Description of the task: Output exactly the lines below from the one containing "Madonna singer generic" to the last line, both included. Omit pictures.

Data extract:
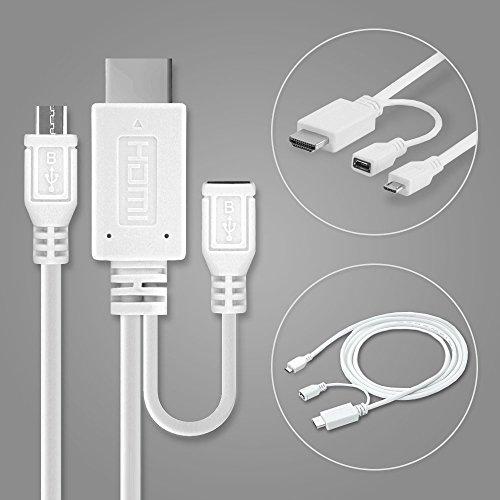 subtel Cable MHL Adaptador Micro-USB 5-Pin a HDMI, para HTC One M9...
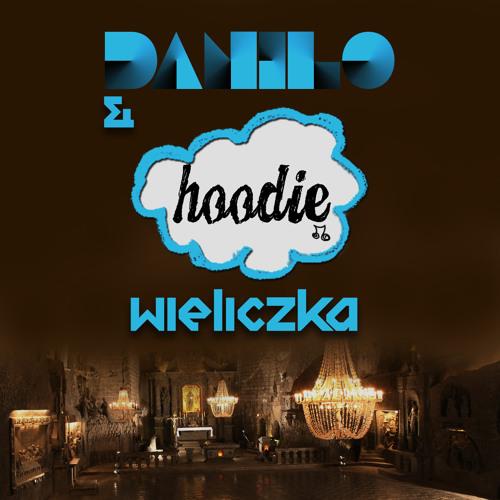 Danilo & Hoodie - Wieliczka (Original Mix)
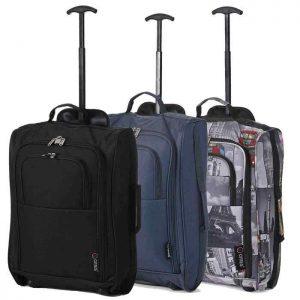 valise souple que choisir
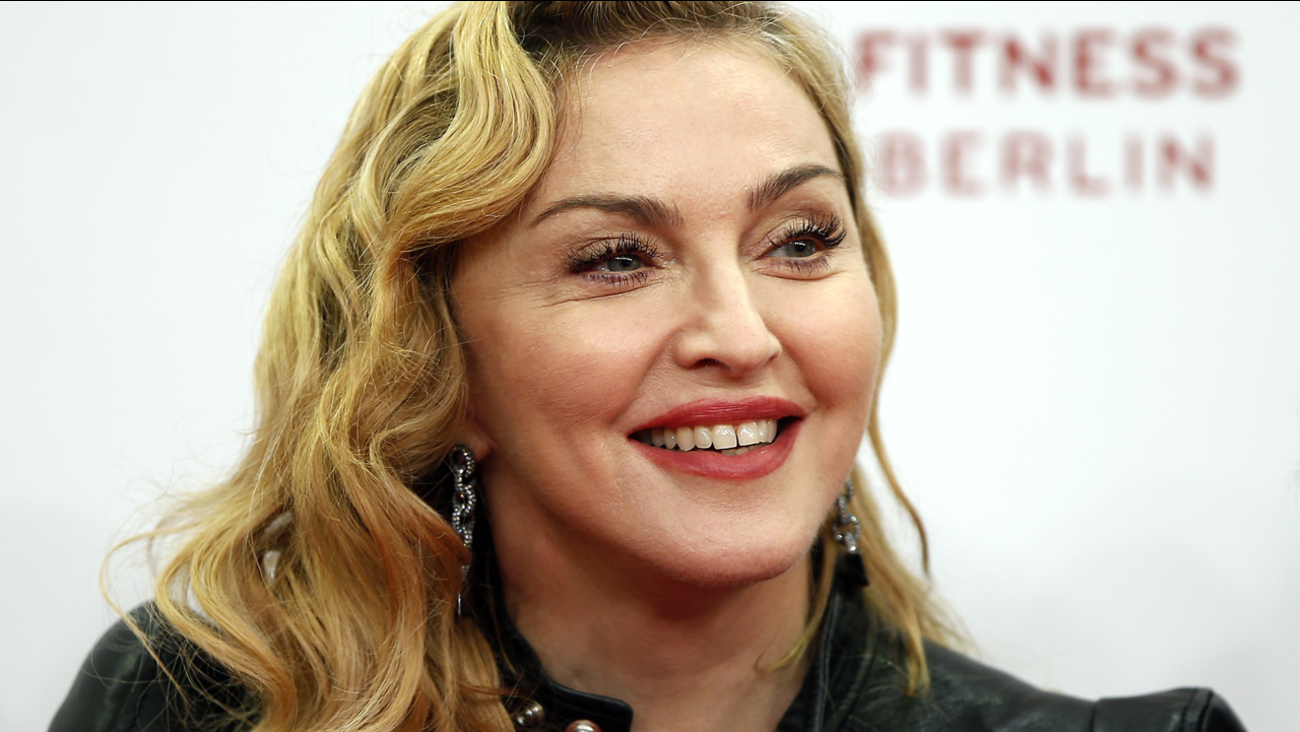 Madonna singer generic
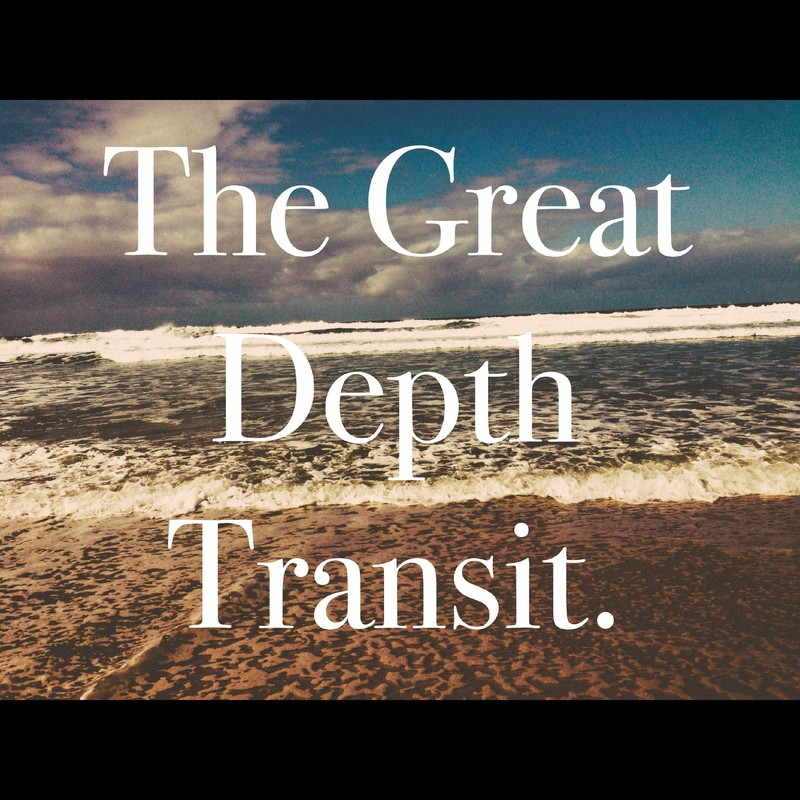 The Great Depth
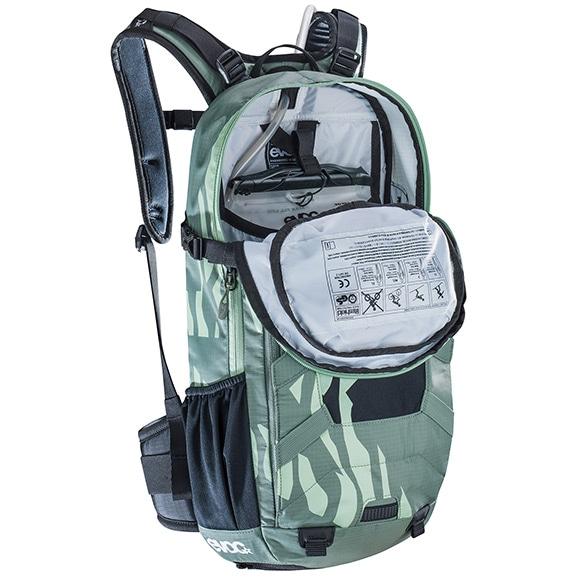 Evoc Väska, FR Enduro Women, Olive/Light Petrol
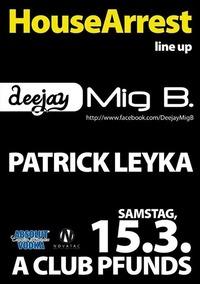 House-beatz by Patrick Leyka & Deejay Mig_b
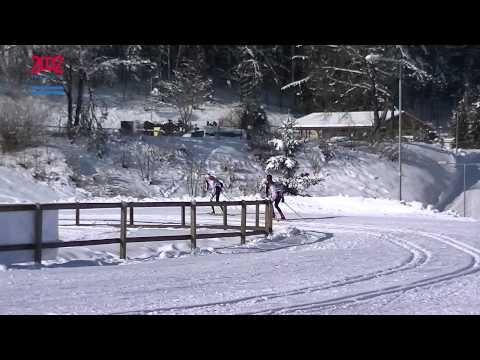 Preview video Video di  Sandrina, Gina, Dario Bin e Laetitia Krcivoj durante i campionati studenteschi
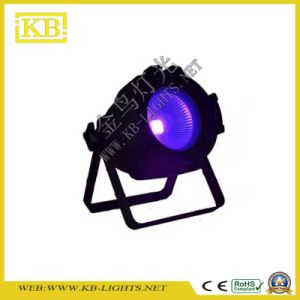 COB100W UV Color LED COB Blinder Light for Stage pictures & photos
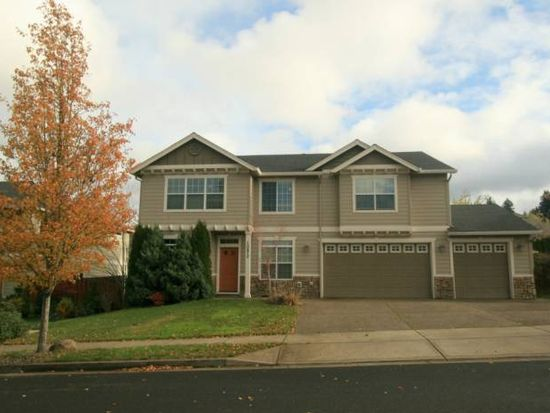10872 SE Alexander Dr, Happy Valley, OR 97086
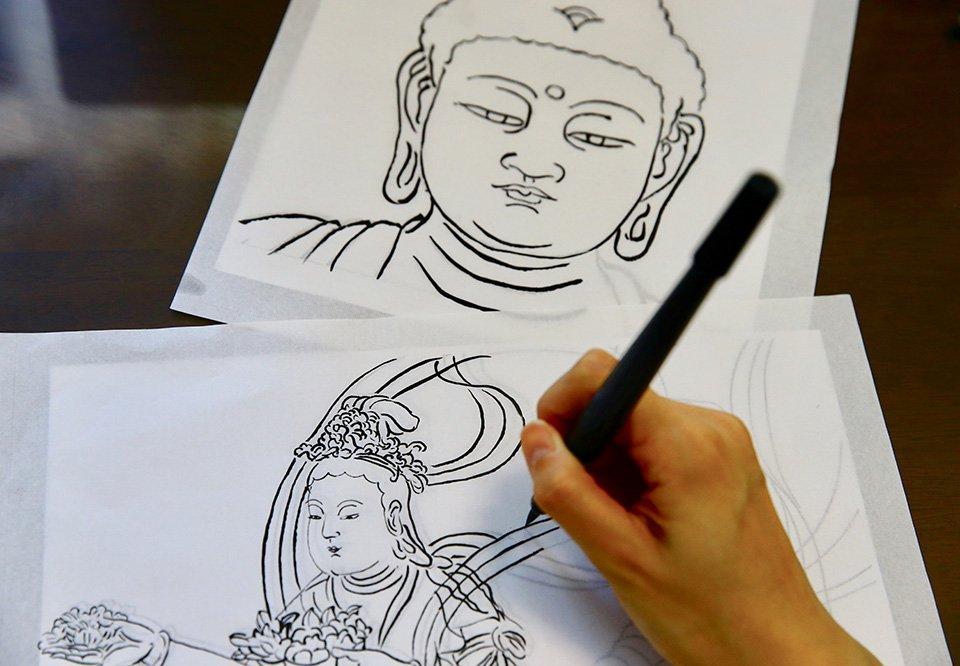 【予約制・店頭払いのみ】写仏体験 下絵をなぞる「写仏」で仏教文化を体験のイメージその1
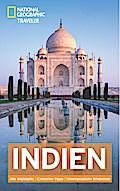 National Geographic Traveler Indien; National Geographic Traveler; Deutsch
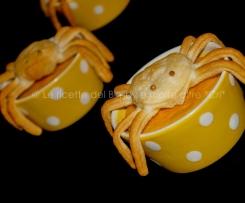 HALLOWEEN - Flan di zucca e carote e un ragnetto dispettoso della blogger Cristina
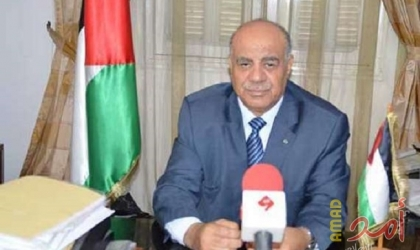 الهرفي: 6 إصابات بكورونا بين الفلسطينيين في فرنسا بينهم وزير سابق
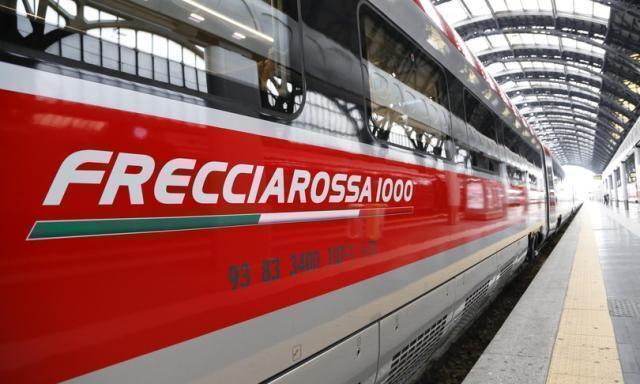 L'Antitrust ha avviato un' indagine sui prezzi dei treni per Natale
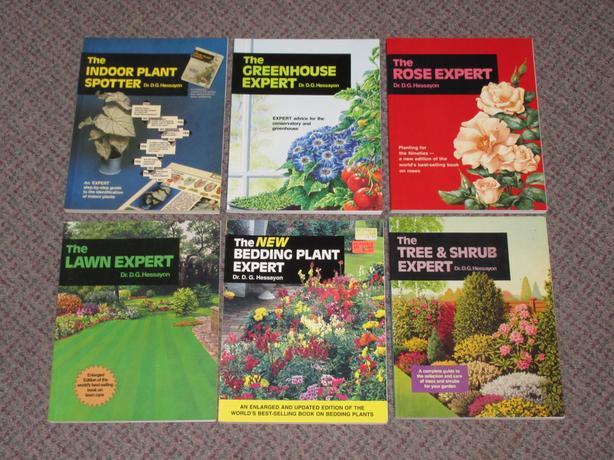 Gardening Expert Books - $1 each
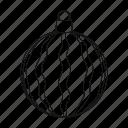 ball, christmas, decoration, glass, pattern, toy, tree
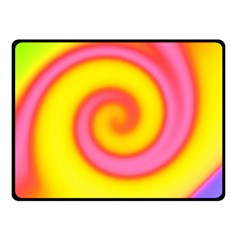 Swirl Yellow Pink Abstract Double Sided Fleece Blanket (small)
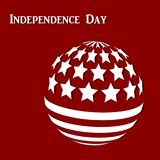Abstrakter Hintergrund mit der abstrakten Flagge von Amerika stock abbildung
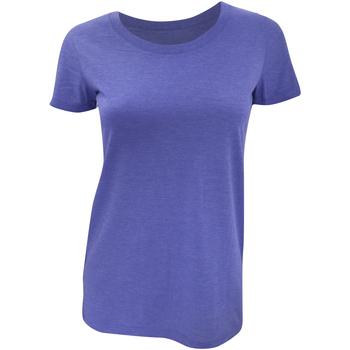 textil Dam T-shirts Bella + Canvas BE8413 Blå triblend
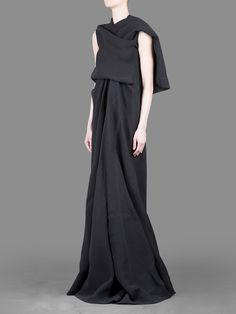 RICK OWENS - TWISTED SILK'WEDDING' DRESS WITH DRAPED FRONT AND SHAWL COLLAR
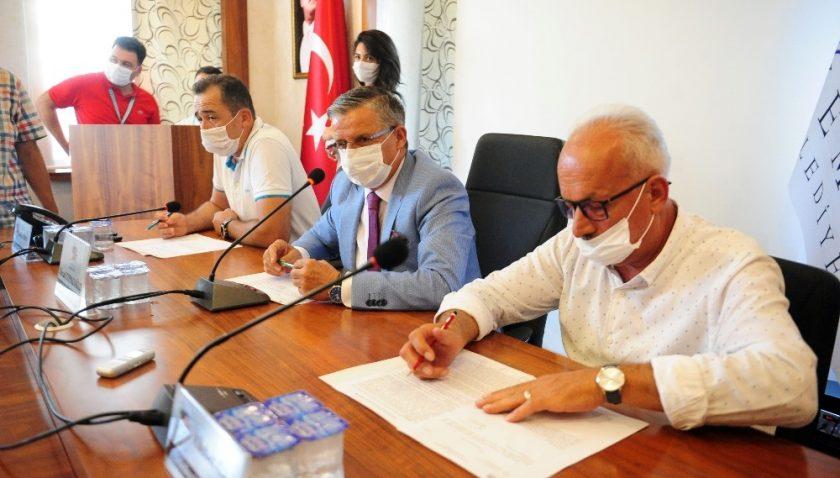 Kemer Belediyesi Eylül ayı meclis toplantısı gerçekleştirildi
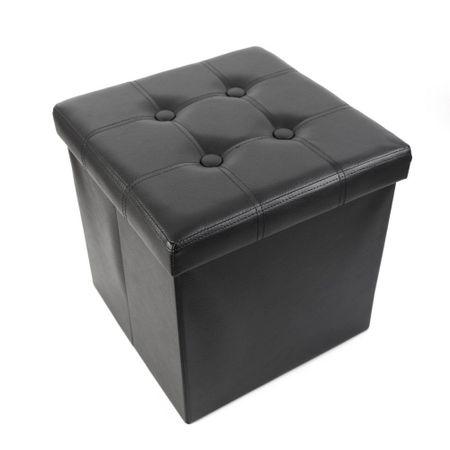 Taburet cu Spatiu Depozitare, 38 x 38 cm, piele ecologica, Negru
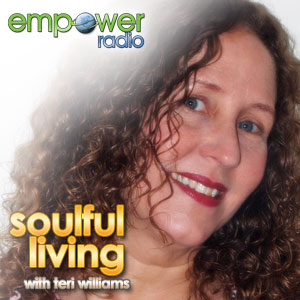Soulful Living on Empower Radio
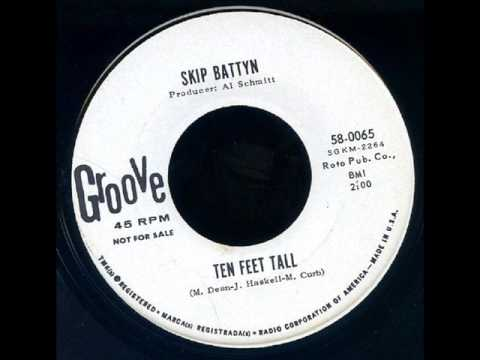 [Teener] Skip Battyn (aka Skip Battin) - What's Mine Is Mine / Ten Feet Tall (Groove 58-0065) 1965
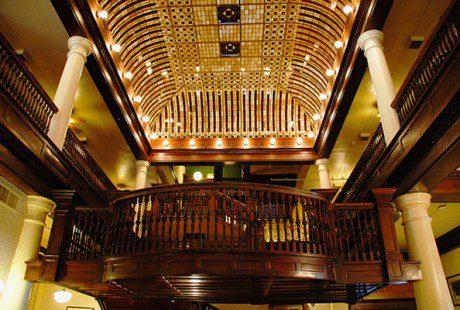 hotel boulderado stained glass ceiling restoration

Written solution:
 Madonna singer generic
 The Great Depth
 Evoc Väska, FR Enduro Women, Olive/Light Petrol
 House-beatz by Patrick Leyka & Deejay Mig_b
 Preview video Video di  Sandrina, Gina, Dario Bin e Laetitia Krcivoj durante i campionati studenteschi
 COB100W UV Color LED COB Blinder Light for Stage pictures & photos
10872 SE Alexander Dr, Happy Valley, OR 97086
 【予約制・店頭払いのみ】写仏体験 下絵をなぞる「写仏」で仏教文化を体験のイメージその1
 National Geographic Traveler Indien; National Geographic Traveler; Deutsch
 HALLOWEEN - Flan di zucca e carote e un ragnetto dispettoso della blogger Cristina
 الهرفي: 6 إصابات بكورونا بين الفلسطينيين في فرنسا بينهم وزير سابق
 L'Antitrust ha avviato un' indagine sui prezzi dei treni per Natale
 Gardening Expert Books - $1 each
 ball, christmas, decoration, glass, pattern, toy, tree
 Swirl Yellow Pink Abstract Double Sided Fleece Blanket (small)
Abstrakter Hintergrund mit der abstrakten Flagge von Amerika stock abbildung
 textil Dam T-shirts Bella + Canvas BE8413 Blå triblend
 RICK OWENS - TWISTED SILK'WEDDING' DRESS WITH DRAPED FRONT AND SHAWL COLLAR
 Kemer Belediyesi Eylül ayı meclis toplantısı gerçekleştirildi
 Taburet cu Spatiu Depozitare, 38 x 38 cm, piele ecologica, Negru
Soulful Living on Empower Radio
 [Teener] Skip Battyn (aka Skip Battin) - What's Mine Is Mine / Ten Feet Tall (Groove 58-0065) 1965
 hotel boulderado stained glass ceiling restoration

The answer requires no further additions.